Apple entschuldigte sich am Donnerstag, nachdem ein Werbespot für ein neues iPad-Pro-Modell Kritik ausgelöst hatte, weil darin Werkzeuge künstlerischen Ausdrucks wie Farbdosen, Staffelei und Musikinstrumente zerdrückt werden, berichtet "Ad Age". "Unser Ziel ist es, die unzähligen Möglichkeiten zu feiern, mit denen sich Nutzer ausdrücken und ihre Ideen mit dem iPad zum Leben erwecken. Mit diesem Video haben wir das Ziel verfehlt, und es tut uns leid", zitiert das Magazin einen Unternehmenssprecher. Hugh Grant kommentierte auf X: "die Zerstörung der menschlichen Erfahrung durch Silicon Valley".


Interview

Mit dieser Podcastfolge lässt sich ein Mittelstreckenflug bestreiten: Ganze fünfeinhalb Stunden spricht Wolfgang Tillmans im "Zeit"-Podcast "Alles gesagt" mit Christoph Amend und Jochen Wegner "über seine ersten künstlerischen Schritte als Teenager am Fotokopierer und im Proberaum, über seine internationalen politischen Kampagnen – und über das Geheimnis seiner bekanntesten Bilder. Er erzählt von Begegnungen mit Jodie Foster und Isa Genzken, Frank Ocean und Gerhard Schröder, erklärt die Preise seiner Kunstwerke – und warum er seine Ausstellungen vor Ort nachts alleine vorbereitet." 

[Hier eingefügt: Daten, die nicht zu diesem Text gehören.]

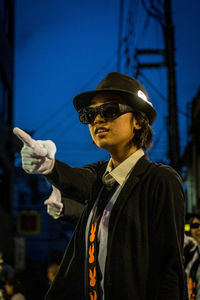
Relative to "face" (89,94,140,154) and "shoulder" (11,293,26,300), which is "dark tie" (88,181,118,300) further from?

Jeff Koons ist in Hamburg auf der Marketing-Messe OMR, wo Nina Holley ihn für die "Welt" befragt zu Kommunikation, künstliche Intelligenz und Plänen für seinen 70. Geburtstag. "Wenn man jünger ist, ist man eher egoistisch. Man tut mehr für die eigenen Gefühle und Empfindungen. Aber wenn man älter wird, denkt man mehr an andere. Nicht, dass man mehr geliebt werden will, es geht darum, dem Wunsch zu folgen in einer größeren Gemeinschaft etwas beizusteuern und als Älterer der Gemeinschaft als Ganzes zu helfen. Wenn ich etwas mache, dann mache ich es für mich, aber zugleich versuche ich so großzügig wie möglich zu sein, um eine Transzendenz zu teilen – sodass jemand seine eigene Aufmerksamkeit spürt und dadurch in den Kontakt mit sich selbst kommt." Wie schön, da sind Sätze bei für eine Neuauflage unseres Quiz "Wer hat's gesagt: Osho oder Koons?".

Porträt

Gleichermaßen Künstlerin und Aktivistin, steht die 1982 geborene LaToya Ruby Frazier in der Tradition der sozialen Fotografie der 1930er- und 1940er-Jahre. Siddhartha Mitter nennt sie in der "New York Times" "Amerikas wichtigste soziale Dokumentarfotografin": "In ihrer Arbeit zeichnet sie die Erfahrungen von Menschen aus der Arbeiterklasse im ganzen Land nach, die mit den zunehmenden Herausforderungen der Deindustrialisierung, der Umweltzerstörung und der Ungleichheit konfrontiert sind. Dabei bleibt ihre Heimatstadt Braddock ihre beste Vorlage für das Verständnis der Welt." Jetzt stellt sie im New Yorker Museum of Modern Art aus. Im "Cultured Magazine" skizziert LaToya Ruby Frazier in einem eigenen Beitrag, "die Ursprünge, Zeitlinien und Einflüsse in den 23 Jahren, die in der umfangreichen Schau zu sehen sind."

Venedig-Biennale

Sophie Jung hat bei der Kunstbiennale Venedig auch Artwashing gesehen. Die Uzbekistan Art and Culture Development Foundation etwa "verfolgt in Venedig ihre eigene Politik", schreibt sie in der "taz", "nämlich die eines Landes, das wirtschaftlich und diplomatisch in viele Richtungen schauen muss, auch zum Putin-Regime." Auch im Pavillon der Saudis sieht die Autorin eine Imagekampagne: "Das autoritäre Regime Saudi-Arabiens – 2023 wurden dort 170 Menschen hingerichtet – etabliert sich derzeit als Globalplayer der Kunst. Die ambitionierten Museums- und Ausstellungsprojekte, die Kronprinz bin Salman mit seiner 'Vision 2030' verfolgt, locken zunehmend Größen des Kulturbetriebs in den Wüstenstaat."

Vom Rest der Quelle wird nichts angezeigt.